“I’m talking to the business partners, understanding the business, trying to drive great insights, using our analytical knowledge—one of those very important skills for accountants,” she said. “Now we’re in the front office, and it’s a change in mindset. . . . To go where no accountants have gone before and try and figure out the best way to automate something, the best way to support the business, and anticipate needs.”
Lawrence said her ability to deliver timely, accurate, and relevant information to the business and to the CFO remains paramount. “What has changed is our expectations,” she added. “What is timely with digital acceleration? That’s the expectation—and may I say, demand—that we get data sooner.”
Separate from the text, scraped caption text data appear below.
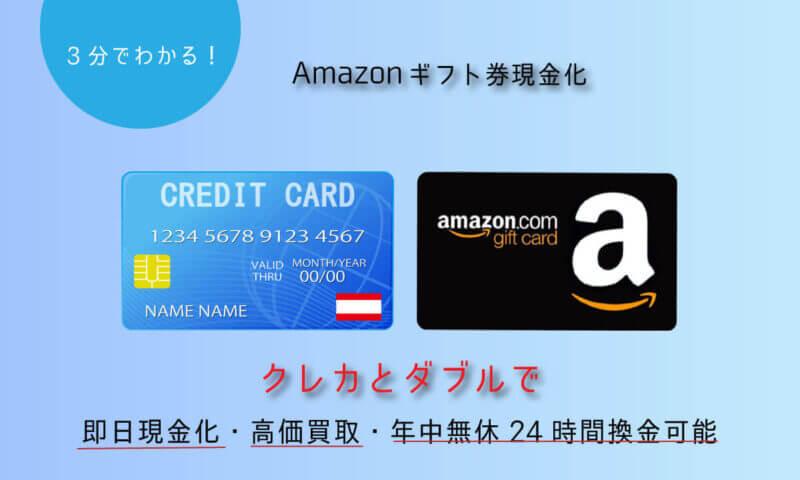 3分でわかる!-Amazonギフト券現金化はクレカとダブルで現即日金化・高価買取・年中無休24時間換金可能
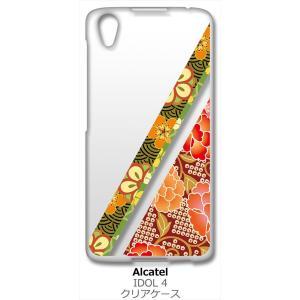 IDOL4 Alcatel クリア ハードケース t035-b 和柄 着物柄 花柄 桜 なでしこ 梅...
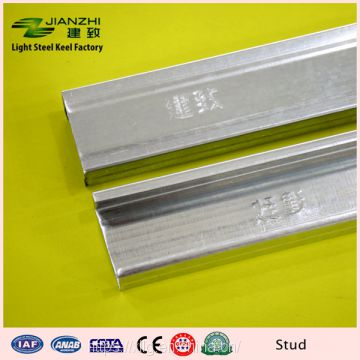 Online supply 50*32mm galvanized drywall metal stud for partition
The CAO’s role is to support the CFO by ensuring they have the timely numbers to do their job in the most effective way, Lawrence said, adding, “As a CAO, I don’t just own the numbers, I have to understand the why behind the numbers. That’s where the fun starts.”
That perspective comes from strong partnerships within the business, from knowing the sources of data, and from developing ways to extract important information from the data using flexible data models.
Finance Transformation Creates New Expectations
Lawrence described keeping an eye on both financial and operational metrics, especially at the outset of the pandemic when some customers needed extra flexibility.
Combined with a dynamic risk scoring based on systematic weighting of credit risk scores and customer collections data, her team was able to identify which accounts needed attention and prompted representatives to reach out and say, “Hey, what can we do to help?”